Skip to next paragraph Chris Haston/NBC

KEEPING SCORE Kai Hibbard, a "Biggest Loser" finalist.

Trae Patton/NBC

FIELD TESTS A mix of group tasks, individual training and strict dieting helps knock the contestants down to size on the reality series "The Biggest Loser."

Such stunts may be embarrassing, but the 24-7 focus on weight loss leads to major reductions, which are tallied when contestants step on an enormous scale.
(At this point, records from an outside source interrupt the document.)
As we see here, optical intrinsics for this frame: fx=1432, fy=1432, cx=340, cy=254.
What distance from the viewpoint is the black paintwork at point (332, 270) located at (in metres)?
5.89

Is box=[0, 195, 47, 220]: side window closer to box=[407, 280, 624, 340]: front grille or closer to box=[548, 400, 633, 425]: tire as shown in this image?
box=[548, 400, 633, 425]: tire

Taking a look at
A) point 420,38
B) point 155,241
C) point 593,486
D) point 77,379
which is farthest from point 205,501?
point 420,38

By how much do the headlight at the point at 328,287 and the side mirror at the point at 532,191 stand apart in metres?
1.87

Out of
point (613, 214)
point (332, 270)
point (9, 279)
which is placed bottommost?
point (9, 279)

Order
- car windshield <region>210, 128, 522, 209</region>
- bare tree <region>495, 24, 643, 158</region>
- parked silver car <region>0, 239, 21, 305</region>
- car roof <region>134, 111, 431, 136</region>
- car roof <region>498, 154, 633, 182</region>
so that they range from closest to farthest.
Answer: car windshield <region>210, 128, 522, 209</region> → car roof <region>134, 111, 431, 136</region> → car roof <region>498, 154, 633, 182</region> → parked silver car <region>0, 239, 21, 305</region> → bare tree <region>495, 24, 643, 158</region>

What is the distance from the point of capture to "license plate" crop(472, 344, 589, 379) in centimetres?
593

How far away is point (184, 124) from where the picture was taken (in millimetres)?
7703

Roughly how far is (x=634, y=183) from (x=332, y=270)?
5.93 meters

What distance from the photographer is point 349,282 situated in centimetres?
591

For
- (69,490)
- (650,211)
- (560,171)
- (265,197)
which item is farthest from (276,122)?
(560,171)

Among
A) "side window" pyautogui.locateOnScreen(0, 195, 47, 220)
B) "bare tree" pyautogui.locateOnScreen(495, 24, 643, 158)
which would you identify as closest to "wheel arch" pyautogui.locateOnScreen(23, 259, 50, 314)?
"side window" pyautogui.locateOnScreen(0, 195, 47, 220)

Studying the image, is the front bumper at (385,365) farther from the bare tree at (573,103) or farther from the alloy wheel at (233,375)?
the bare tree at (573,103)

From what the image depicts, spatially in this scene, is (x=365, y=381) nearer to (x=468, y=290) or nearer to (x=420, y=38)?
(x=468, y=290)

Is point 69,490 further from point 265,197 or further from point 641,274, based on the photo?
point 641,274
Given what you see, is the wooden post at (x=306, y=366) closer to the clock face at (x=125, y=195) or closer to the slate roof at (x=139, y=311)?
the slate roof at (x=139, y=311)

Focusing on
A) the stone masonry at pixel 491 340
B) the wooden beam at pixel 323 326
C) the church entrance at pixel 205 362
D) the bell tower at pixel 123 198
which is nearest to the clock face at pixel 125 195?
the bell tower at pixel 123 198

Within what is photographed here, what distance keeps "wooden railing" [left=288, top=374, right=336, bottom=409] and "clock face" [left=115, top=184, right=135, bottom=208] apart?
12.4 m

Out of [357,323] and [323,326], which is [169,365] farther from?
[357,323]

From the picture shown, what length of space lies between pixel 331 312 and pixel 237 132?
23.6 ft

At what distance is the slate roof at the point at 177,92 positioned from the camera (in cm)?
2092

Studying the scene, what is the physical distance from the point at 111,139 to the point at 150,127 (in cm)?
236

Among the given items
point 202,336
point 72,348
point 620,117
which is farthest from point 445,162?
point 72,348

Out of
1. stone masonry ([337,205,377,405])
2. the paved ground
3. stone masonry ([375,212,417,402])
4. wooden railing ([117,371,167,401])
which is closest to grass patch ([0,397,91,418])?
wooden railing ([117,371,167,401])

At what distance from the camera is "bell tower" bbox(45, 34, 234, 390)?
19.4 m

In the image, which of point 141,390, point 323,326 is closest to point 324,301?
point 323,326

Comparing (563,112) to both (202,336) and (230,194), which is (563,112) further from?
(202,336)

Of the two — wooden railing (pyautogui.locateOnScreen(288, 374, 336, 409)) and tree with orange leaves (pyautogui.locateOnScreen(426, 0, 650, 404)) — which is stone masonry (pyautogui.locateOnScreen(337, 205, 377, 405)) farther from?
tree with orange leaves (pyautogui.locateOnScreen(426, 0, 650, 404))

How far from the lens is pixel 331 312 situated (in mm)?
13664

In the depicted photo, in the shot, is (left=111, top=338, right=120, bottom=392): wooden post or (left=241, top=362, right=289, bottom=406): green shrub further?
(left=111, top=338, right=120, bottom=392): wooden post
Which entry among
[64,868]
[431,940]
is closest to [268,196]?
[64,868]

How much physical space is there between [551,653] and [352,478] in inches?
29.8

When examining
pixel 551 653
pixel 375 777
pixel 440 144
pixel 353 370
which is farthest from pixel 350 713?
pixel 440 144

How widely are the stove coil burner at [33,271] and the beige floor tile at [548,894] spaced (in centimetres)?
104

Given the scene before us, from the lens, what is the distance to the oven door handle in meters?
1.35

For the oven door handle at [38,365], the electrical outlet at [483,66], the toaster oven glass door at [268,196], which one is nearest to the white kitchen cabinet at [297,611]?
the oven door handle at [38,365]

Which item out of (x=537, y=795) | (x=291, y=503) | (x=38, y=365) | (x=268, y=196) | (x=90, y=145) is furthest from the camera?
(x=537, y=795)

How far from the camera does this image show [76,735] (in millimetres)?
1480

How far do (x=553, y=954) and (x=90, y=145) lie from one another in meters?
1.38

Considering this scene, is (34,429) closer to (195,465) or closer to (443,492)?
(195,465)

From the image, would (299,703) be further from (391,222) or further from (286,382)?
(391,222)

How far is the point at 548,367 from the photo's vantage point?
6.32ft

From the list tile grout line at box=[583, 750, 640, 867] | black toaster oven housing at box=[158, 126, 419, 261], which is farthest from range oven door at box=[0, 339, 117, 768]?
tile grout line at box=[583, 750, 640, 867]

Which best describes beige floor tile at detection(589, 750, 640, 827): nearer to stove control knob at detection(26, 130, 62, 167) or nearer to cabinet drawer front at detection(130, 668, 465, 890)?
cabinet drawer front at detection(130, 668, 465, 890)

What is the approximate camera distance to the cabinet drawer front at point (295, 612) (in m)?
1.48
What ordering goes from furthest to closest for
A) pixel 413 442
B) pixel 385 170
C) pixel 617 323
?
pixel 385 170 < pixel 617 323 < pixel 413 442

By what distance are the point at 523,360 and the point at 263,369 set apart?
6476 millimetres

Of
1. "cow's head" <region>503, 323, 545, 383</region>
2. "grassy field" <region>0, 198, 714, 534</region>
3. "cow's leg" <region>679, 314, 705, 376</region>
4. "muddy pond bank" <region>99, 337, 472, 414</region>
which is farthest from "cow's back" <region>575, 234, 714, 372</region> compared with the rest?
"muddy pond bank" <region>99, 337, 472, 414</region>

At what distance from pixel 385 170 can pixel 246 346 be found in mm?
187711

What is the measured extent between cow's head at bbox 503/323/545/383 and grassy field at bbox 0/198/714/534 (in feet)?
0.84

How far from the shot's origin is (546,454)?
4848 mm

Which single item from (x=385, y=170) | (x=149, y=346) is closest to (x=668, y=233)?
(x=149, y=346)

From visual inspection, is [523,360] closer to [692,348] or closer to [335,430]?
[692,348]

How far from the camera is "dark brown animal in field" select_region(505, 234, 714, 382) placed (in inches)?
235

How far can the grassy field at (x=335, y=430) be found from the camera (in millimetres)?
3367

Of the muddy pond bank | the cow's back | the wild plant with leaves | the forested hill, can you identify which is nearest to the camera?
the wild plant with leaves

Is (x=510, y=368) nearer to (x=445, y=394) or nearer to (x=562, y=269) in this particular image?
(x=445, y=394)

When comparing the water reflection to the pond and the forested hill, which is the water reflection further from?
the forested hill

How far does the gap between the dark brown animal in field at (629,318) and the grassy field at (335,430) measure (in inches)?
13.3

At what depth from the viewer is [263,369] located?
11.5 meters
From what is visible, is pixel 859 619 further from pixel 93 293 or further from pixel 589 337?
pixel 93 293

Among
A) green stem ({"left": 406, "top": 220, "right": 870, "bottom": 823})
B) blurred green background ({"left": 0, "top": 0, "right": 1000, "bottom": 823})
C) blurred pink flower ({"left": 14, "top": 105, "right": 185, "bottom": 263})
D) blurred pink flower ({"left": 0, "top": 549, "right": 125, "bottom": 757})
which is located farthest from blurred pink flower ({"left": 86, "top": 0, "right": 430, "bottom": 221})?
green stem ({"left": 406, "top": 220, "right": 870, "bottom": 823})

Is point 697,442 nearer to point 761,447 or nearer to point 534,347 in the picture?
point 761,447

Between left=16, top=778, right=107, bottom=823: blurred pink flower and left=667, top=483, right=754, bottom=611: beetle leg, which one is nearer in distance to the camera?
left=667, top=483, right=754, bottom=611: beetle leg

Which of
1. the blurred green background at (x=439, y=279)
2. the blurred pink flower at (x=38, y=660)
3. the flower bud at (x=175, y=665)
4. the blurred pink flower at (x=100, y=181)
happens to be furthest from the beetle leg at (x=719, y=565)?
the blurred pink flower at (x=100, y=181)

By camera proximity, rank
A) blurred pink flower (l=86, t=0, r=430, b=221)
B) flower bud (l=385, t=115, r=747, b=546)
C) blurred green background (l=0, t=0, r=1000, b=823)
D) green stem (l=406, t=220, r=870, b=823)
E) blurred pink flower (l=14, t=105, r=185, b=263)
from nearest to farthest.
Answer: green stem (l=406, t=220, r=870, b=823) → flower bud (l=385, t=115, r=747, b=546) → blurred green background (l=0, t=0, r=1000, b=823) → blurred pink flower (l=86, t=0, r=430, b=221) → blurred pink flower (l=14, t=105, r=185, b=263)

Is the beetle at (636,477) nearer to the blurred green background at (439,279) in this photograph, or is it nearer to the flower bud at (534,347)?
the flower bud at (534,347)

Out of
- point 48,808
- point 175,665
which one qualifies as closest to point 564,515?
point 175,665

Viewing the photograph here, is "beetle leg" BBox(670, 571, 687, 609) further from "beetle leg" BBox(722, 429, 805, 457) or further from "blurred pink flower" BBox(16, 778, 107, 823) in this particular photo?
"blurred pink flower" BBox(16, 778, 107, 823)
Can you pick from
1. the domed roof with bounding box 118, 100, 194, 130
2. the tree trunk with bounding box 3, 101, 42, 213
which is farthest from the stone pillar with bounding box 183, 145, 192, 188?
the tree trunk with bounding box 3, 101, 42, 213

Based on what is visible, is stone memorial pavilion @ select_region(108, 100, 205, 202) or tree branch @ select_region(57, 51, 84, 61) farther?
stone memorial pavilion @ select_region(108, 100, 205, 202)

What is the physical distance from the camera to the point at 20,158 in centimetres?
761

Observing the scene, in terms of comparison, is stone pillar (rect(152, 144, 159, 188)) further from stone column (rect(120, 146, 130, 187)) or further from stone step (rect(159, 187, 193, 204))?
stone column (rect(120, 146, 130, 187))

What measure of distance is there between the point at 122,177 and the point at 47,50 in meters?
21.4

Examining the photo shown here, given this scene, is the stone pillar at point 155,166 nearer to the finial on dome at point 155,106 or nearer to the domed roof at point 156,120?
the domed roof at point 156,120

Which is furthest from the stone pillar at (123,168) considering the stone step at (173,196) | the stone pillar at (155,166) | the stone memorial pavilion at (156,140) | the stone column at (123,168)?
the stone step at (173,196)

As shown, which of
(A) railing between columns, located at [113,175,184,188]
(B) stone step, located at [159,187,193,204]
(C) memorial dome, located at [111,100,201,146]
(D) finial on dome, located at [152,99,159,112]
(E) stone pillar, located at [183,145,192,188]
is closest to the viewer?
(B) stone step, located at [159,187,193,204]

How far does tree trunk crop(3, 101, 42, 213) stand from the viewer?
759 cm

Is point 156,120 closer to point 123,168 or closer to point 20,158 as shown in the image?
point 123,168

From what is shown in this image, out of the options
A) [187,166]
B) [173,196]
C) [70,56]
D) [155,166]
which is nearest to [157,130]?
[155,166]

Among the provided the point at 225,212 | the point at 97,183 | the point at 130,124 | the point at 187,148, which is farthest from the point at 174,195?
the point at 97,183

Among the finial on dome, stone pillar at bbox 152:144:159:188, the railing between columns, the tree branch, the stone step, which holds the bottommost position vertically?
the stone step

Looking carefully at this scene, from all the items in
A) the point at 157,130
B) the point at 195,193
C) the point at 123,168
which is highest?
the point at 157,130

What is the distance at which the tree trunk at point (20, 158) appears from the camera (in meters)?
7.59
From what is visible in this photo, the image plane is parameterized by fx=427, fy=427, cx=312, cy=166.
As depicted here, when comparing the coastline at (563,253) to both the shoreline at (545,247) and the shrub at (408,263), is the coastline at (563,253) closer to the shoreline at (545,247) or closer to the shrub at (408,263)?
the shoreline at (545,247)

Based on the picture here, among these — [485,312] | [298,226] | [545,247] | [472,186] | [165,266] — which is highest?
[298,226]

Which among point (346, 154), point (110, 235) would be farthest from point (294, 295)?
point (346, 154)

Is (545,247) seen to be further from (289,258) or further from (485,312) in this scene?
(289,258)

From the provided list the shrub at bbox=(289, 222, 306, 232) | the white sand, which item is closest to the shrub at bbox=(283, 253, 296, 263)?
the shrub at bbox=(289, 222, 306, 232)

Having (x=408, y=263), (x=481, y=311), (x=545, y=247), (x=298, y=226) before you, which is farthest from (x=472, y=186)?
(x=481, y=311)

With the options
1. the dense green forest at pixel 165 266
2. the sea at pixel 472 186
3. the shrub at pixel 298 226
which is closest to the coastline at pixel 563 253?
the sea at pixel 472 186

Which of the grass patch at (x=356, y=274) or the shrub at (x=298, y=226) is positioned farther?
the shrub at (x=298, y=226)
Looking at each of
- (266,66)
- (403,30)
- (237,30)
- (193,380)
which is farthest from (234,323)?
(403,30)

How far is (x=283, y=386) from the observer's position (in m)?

And that's when the show may inspire a bout of self-loathing for viewers trying to lose weight at home: Jerry Lisenby, 62, from Peoria, Ill., dropped 31 pounds in his first week on "The Biggest Loser." Erik Chopin, 37, from West Islip, N.Y., was the winner last season, losing 213 pounds, dropping to 194 from 407 in eight months.

"I find myself in the beginning of every season raring to go," said Renee Peters, 35, a serial dieter and computer programmer in Atlanta, who is the host of the online weight-loss forum the Fatfighters. "But then they've lost 70 pounds and I've only lost 5 in the same time frame, and I find myself eating ice cream."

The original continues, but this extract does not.